Certificate for freepbx

Help
1

Please fill out the fields below so we can help you better. Note: you must provide your domain name to get help. Domain names for issued certificates are all made public in Certificate Transparency logs (e.g. https://crt.sh/?q=example.com), so withholding your domain name here does not increase secrecy, but only makes it harder for us to provide help.

My domain is:grahome@ralphgraham.org

I ran this command:
certificate update
It produced this output:
failed
My web server is (include version):
freepbx, all worked for 2 years no problem
installed unifi USG gateway and with port 80 forwarded unable to renew
The operating system my web server runs on is (include version):

My hosting provider, if applicable, is:

I can login to a root shell on my machine (yes or no, or I don't know):

I'm using a control panel to manage my site (no, or provide the name and version of the control panel):

The version of my client is (e.g. output of certbot --version or certbot-auto --version if you're using Certbot):

1 Like
2

Can you be a little bit more detailed; perhaps show us a picture of the menu choice.

1 Like
3

Sorry rg305 there is no menu to show. The letsencrypt certificate is on my freepbx server. It is giving a warning that an update failed. I have not had this problem before. When I click on update certificate button the message is certificate failed.
The only chnage I have made is to install a Unifi USG gateway. I have set a port forward rule for port 80.
I do not know what else to try.
Thanks

1 Like
4

I would suggest you also ask for help on: FreePBX Community Forums

2 Likes
5

Hi @RalphGraham

that's not a domain name.

Ah, now http://ralphgraham.org/ answers (earlier checked, timeout).

But what's that?

http://ralphgraham.org/.well-known/acme-challenge/1234

Not Found [CFN #0005]

Is this a freepbx answer? Or is it a USG answer?

First would be good (correct port forward). Second would be bad.

PS: Checked your domain via https://check-your-website.server-daten.de/?q=ralphgraham.org#ct-logs

There is no older certificate.

Looks like it's your first certificate you want to create.
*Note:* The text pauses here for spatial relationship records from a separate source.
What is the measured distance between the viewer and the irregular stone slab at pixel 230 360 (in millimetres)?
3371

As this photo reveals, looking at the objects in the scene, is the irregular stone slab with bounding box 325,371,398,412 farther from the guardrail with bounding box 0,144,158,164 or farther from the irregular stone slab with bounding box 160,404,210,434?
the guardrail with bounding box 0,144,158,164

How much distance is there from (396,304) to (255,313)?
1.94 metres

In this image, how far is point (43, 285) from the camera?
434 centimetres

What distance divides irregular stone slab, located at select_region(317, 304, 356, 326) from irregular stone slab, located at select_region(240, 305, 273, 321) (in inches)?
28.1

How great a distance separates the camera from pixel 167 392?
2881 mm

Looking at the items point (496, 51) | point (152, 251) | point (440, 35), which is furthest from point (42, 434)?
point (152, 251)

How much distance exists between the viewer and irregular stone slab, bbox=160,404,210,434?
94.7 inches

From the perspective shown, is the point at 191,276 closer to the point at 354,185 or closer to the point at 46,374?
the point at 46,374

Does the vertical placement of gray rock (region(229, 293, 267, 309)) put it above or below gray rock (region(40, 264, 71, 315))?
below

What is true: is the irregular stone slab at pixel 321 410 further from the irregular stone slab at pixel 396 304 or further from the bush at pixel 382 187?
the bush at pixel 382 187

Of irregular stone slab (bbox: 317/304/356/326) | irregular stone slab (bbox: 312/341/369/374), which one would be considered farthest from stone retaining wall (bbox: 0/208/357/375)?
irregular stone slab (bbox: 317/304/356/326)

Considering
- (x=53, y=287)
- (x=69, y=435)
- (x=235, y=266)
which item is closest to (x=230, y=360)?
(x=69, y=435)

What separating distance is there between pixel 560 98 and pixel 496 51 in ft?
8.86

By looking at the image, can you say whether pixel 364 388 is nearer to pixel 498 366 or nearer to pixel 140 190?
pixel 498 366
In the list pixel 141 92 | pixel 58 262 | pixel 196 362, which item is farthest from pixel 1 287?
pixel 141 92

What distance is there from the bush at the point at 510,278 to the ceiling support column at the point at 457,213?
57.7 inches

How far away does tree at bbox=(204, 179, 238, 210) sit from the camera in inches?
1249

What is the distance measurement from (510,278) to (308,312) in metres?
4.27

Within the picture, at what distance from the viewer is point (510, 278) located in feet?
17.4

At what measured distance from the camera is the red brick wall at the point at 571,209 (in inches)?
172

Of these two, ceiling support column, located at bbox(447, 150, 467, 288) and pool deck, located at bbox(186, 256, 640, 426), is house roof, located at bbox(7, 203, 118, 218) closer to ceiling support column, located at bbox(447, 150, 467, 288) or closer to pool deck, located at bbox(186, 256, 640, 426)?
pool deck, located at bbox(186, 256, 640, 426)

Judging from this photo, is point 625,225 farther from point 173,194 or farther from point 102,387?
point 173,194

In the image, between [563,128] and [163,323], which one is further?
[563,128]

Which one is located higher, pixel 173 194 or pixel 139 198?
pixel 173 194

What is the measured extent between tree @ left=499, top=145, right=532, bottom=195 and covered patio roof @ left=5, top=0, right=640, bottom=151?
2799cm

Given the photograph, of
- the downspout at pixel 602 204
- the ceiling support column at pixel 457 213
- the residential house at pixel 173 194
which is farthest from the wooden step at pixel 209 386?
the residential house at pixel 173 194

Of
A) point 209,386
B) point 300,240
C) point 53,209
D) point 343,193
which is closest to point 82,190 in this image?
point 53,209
PPS: Ah - crt.sh | ralphgraham.org - only subdomains, that's the reason.

grahome.ralphgraham.org has older certificates.

1 Like
6

Checked your subdomain - https://check-your-website.server-daten.de/?q=grahome.ralphgraham.org - there you see the problem.

Domainname Http-Status redirect Sec. G
http://grahome.ralphgraham.org/ 213.123.199.240 -14 10.014 T
Timeout - The operation has timed out
http://www.grahome.ralphgraham.org/ 64.98.145.30 No GZip used - 3257 / 5945 - 54,79 % possible 200 Html is minified: 107,47 % 0.216 H
small visible content (num chars: 203)
ralphgraham.org is a totally awesome idea still being worked on. Check back later. Home Transfer Renew Domain Pricing Email About Us Help Your Account Copyright © 2021 Hover Terms of Service Privacy

Your www version isn't relevant, that's a message from your hoster.
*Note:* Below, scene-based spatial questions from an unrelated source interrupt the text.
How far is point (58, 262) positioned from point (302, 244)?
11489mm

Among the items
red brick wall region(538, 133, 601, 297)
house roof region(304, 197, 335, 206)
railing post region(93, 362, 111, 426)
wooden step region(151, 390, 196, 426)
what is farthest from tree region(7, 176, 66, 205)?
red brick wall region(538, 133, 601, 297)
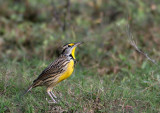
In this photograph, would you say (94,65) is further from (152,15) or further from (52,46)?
(152,15)

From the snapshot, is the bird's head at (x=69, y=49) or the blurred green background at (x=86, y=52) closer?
the blurred green background at (x=86, y=52)

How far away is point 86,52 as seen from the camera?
10.9 meters

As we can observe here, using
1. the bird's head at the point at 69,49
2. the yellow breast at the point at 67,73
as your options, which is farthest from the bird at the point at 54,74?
the bird's head at the point at 69,49

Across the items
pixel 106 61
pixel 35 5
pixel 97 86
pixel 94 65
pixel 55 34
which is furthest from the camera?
pixel 35 5

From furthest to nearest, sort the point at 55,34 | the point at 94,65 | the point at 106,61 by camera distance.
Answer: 1. the point at 55,34
2. the point at 106,61
3. the point at 94,65

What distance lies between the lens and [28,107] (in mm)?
6164

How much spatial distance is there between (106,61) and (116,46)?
0.89m

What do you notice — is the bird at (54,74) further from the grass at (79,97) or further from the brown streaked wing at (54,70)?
the grass at (79,97)

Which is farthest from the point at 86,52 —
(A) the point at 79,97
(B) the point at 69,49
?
(A) the point at 79,97

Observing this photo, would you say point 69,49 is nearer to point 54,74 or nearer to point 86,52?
point 54,74

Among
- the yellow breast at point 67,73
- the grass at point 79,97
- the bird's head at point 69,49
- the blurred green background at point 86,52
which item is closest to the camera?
the grass at point 79,97

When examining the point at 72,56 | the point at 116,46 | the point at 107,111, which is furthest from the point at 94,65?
the point at 107,111

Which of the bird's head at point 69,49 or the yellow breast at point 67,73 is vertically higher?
the bird's head at point 69,49

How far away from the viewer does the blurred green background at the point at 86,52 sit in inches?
256
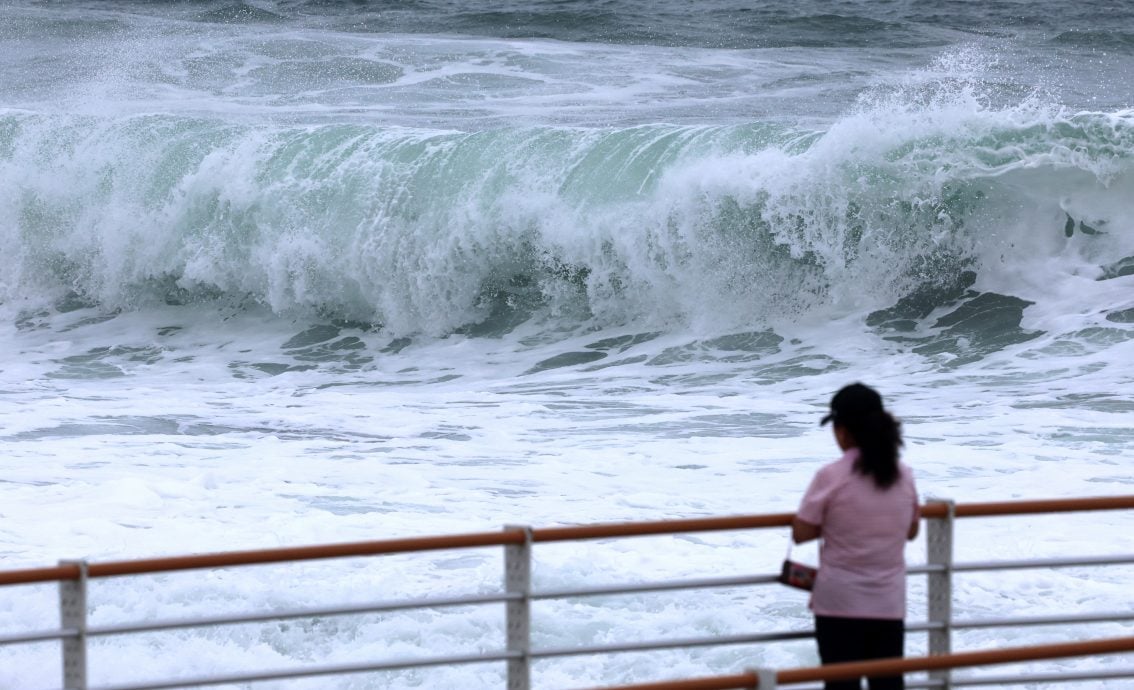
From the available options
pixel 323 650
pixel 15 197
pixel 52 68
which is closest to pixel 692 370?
pixel 323 650

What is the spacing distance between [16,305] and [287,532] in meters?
10.6

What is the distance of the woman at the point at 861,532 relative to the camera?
3.41m

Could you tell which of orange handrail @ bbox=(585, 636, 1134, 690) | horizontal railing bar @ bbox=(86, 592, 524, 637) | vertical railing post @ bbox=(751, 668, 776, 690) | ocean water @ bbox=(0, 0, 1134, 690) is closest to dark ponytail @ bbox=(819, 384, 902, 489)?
orange handrail @ bbox=(585, 636, 1134, 690)

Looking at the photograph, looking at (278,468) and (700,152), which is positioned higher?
(700,152)

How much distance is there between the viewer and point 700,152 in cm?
1535

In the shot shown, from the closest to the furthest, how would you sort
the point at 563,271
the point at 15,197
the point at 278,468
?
the point at 278,468, the point at 563,271, the point at 15,197

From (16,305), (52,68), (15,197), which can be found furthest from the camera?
(52,68)

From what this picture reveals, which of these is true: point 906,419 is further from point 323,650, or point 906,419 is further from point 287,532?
point 323,650

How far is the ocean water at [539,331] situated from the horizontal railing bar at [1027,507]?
6.42 feet

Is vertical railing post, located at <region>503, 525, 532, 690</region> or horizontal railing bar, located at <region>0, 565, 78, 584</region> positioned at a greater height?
horizontal railing bar, located at <region>0, 565, 78, 584</region>

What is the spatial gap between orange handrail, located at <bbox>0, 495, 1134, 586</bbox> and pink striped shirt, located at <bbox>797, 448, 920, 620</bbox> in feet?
0.24

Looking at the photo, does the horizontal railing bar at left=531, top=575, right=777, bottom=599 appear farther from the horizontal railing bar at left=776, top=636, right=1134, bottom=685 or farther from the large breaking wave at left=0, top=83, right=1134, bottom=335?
the large breaking wave at left=0, top=83, right=1134, bottom=335

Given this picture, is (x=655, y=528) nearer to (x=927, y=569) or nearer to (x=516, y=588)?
(x=516, y=588)

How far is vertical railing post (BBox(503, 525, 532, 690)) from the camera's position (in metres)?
3.31
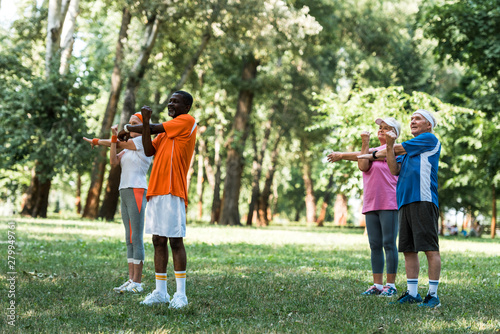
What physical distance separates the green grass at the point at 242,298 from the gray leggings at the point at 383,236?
1.61ft

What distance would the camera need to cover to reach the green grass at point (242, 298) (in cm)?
439

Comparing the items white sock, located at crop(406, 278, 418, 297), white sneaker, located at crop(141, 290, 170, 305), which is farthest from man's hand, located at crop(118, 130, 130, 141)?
white sock, located at crop(406, 278, 418, 297)

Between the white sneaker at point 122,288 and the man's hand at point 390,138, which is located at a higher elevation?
the man's hand at point 390,138

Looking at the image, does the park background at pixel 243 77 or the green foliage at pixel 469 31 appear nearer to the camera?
the green foliage at pixel 469 31

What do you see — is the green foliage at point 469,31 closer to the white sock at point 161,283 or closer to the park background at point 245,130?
the park background at point 245,130

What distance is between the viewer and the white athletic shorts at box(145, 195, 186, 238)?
203 inches

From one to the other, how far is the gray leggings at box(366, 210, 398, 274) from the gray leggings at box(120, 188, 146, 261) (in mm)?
A: 2770

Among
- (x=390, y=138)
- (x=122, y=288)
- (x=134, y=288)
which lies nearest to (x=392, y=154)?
(x=390, y=138)

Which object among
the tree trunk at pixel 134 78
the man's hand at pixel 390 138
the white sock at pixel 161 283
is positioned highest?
the tree trunk at pixel 134 78

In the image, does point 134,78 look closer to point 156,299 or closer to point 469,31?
point 469,31

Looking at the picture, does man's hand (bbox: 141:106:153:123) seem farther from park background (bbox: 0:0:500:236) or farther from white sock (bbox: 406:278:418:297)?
park background (bbox: 0:0:500:236)

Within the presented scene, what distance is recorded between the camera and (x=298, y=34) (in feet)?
64.6

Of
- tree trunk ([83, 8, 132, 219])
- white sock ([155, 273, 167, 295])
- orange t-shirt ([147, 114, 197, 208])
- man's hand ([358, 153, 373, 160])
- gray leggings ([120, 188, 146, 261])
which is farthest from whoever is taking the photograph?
tree trunk ([83, 8, 132, 219])

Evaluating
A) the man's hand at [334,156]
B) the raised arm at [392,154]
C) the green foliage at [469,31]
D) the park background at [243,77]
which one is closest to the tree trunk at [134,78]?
the park background at [243,77]
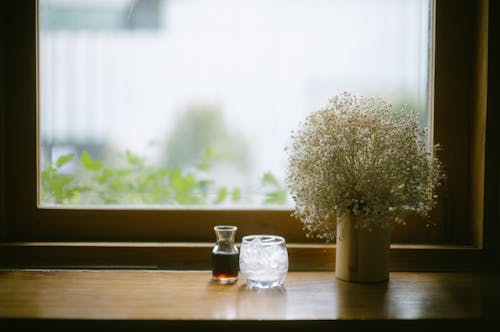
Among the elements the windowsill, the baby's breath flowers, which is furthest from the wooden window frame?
the baby's breath flowers

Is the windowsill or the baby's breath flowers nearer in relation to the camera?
the baby's breath flowers

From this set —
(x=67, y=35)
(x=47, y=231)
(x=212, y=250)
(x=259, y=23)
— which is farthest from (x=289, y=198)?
(x=67, y=35)

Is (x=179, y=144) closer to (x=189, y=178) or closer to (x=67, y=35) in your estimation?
(x=189, y=178)

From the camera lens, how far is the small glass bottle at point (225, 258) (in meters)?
1.35

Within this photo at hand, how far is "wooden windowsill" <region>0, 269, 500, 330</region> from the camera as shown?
3.56 feet

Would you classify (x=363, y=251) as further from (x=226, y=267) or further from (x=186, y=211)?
(x=186, y=211)

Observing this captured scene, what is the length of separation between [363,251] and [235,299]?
1.25 ft

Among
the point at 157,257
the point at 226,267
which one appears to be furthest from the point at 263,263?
the point at 157,257

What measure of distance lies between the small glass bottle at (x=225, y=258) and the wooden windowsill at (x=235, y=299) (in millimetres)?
30

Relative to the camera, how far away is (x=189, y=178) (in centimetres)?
163

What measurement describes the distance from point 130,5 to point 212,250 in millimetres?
841

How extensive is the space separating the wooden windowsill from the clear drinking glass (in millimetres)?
29

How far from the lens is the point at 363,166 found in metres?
1.31

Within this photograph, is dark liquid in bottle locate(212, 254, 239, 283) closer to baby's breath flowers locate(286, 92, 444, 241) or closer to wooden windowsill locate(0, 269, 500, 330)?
wooden windowsill locate(0, 269, 500, 330)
But your non-www has a timeout.

So you main domain has the correct answer, your subdomain has a wrong configuration.

A http status 200 or 404 (/.well-known/acme-challenge/random-filename) is expected.

1 Like
7

He already did it :wink:

1 Like
8

Here is details
grahome.ralphgraham.org

Certificate Alternative Names

DNS:grahome.ralphgraham.org

Certificate Valid Until

2021-02-18 (25 days)

That is what I am trying to update

Many thanks

1 Like
9

Someone on freepbx community has suggested moving to dns-1 but does not say how to do that, any suggestions please?

1 Like
10

You have to fix the timeout. Then you can use http validation.

Compare your main domain and your subdomain. First works, second not.

1 Like
11

Sorry to be ignorant but I need more detail for your last response.
Are you saying to have certificate for grahome.ralphgraham.org I need also a certificate for the main domain as well?
How do I fix timeout and how do I use http validation?
Many thanks

1 Like
12

This topic was automatically closed 30 days after the last reply. New replies are no longer allowed.